[Records from a collection]
┄┄┄┄┄┄┄┄┄┄

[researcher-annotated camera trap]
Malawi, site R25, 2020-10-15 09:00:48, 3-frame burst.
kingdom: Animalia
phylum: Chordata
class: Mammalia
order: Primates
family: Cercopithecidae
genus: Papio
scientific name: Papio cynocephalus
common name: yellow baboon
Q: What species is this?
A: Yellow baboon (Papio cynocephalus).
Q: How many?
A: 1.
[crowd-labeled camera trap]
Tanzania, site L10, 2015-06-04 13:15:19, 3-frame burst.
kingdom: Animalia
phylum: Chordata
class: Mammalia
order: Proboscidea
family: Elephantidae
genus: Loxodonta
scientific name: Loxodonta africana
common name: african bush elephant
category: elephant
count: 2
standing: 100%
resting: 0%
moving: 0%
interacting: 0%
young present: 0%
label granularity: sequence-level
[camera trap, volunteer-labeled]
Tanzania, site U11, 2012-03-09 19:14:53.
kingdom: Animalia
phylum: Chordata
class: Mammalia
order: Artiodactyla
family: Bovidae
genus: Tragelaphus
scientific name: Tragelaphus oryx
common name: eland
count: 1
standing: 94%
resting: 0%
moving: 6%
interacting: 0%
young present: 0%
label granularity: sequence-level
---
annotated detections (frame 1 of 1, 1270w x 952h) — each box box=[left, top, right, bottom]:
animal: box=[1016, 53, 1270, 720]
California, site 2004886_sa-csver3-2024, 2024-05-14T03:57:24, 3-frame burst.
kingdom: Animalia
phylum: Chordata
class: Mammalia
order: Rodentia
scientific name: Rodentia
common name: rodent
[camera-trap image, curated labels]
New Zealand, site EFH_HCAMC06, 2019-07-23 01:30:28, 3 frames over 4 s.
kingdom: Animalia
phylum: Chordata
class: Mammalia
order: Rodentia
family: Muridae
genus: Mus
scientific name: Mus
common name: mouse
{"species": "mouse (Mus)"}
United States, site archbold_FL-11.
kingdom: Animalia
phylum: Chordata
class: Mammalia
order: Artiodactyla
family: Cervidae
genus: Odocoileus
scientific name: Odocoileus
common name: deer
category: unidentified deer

┄┄┄┄┄┄┄┄┄┄

= Work to be completed =
Repeat each entry word for word.

= Written solution =
[researcher-annotated camera trap]
Malawi, site R25, 2020-10-15 09:00:48, 3-frame burst.
kingdom: Animalia
phylum: Chordata
class: Mammalia
order: Primates
family: Cercopithecidae
genus: Papio
scientific name: Papio cynocephalus
common name: yellow baboon
Q: What species is this?
A: Yellow baboon (Papio cynocephalus).
Q: How many?
A: 1.
[crowd-labeled camera trap]
Tanzania, site L10, 2015-06-04 13:15:19, 3-frame burst.
kingdom: Animalia
phylum: Chordata
class: Mammalia
order: Proboscidea
family: Elephantidae
genus: Loxodonta
scientific name: Loxodonta africana
common name: african bush elephant
category: elephant
count: 2
standing: 100%
resting: 0%
moving: 0%
interacting: 0%
young present: 0%
label granularity: sequence-level
[camera trap, volunteer-labeled]
Tanzania, site U11, 2012-03-09 19:14:53.
kingdom: Animalia
phylum: Chordata
class: Mammalia
order: Artiodactyla
family: Bovidae
genus: Tragelaphus
scientific name: Tragelaphus oryx
common name: eland
count: 1
standing: 94%
resting: 0%
moving: 6%
interacting: 0%
young present: 0%
label granularity: sequence-level
---
annotated detections (frame 1 of 1, 1270w x 952h) — each box box=[left, top, right, bottom]:
animal: box=[1016, 53, 1270, 720]
California, site 2004886_sa-csver3-2024, 2024-05-14T03:57:24, 3-frame burst.
kingdom: Animalia
phylum: Chordata
class: Mammalia
order: Rodentia
scientific name: Rodentia
common name: rodent
[camera-trap image, curated labels]
New Zealand, site EFH_HCAMC06, 2019-07-23 01:30:28, 3 frames over 4 s.
kingdom: Animalia
phylum: Chordata
class: Mammalia
order: Rodentia
family: Muridae
genus: Mus
scientific name: Mus
common name: mouse
{"species": "mouse (Mus)"}
United States, site archbold_FL-11.
kingdom: Animalia
phylum: Chordata
class: Mammalia
order: Artiodactyla
family: Cervidae
genus: Odocoileus
scientific name: Odocoileus
common name: deer
category: unidentified deer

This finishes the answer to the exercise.